Value-based care is saving payers billions: 4 programs to know

Some payers are reporting big savings with value-based care efforts. 

Though the number of healthcare dollars tied to value-based arrangements has increased, a report from the Healthcare Payment Learning and Action Network found around 40 percent of healthcare dollars in 2021 were still tied to fee-for-service-only arrangements. 

Here are four successful value-based programs to note: 

  1. Highmark's value-based reimbursement program for primary care physicians, True Performance, has saved more than $3 billion in avoided costs in Pennsylvania, Delaware and West Virginia since its launch in 2017. In 2022, the program saved $632 million in inpatient conditions and $106 million in emergency visits, Highmark said.

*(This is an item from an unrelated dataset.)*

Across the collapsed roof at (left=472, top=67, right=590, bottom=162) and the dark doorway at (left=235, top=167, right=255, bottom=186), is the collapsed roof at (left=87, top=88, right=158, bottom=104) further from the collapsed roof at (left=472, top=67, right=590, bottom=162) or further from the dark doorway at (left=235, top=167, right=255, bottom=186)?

  2. Florida Blue's ACO with Aledade, a network of independent primary care providers, has resulted in millions in shared savings for participating providers and improved health outcomes for 41,000 members in the program's first two years. The value-based collaboration led to nearly $14 million in shared savings for 59 participating primary care practices, federally qualified health centers, rural health clinics and multispecialty clinics, according to Florida Blue.

  3. Blue Cross and Blue Shield of North Carolina's Blue Premier program has saved nearly $650 million in healthcare costs since it was launched in 2019. The value-based contracting program saved around $164 million in healthcare costs in 2022, according to a news release. Providers earned $117 million in shared savings through the program in 2022.

  4. Blue Cross and Blue Shield of Minnesota's value-based care agreement with Minnesota Oncology has resulted in big savings for members. The Eagan, Minn.-based payer said the value-based contract resulted in total care costs that were 10 percent lower than average for the Minneapolis-St. Paul oncology market.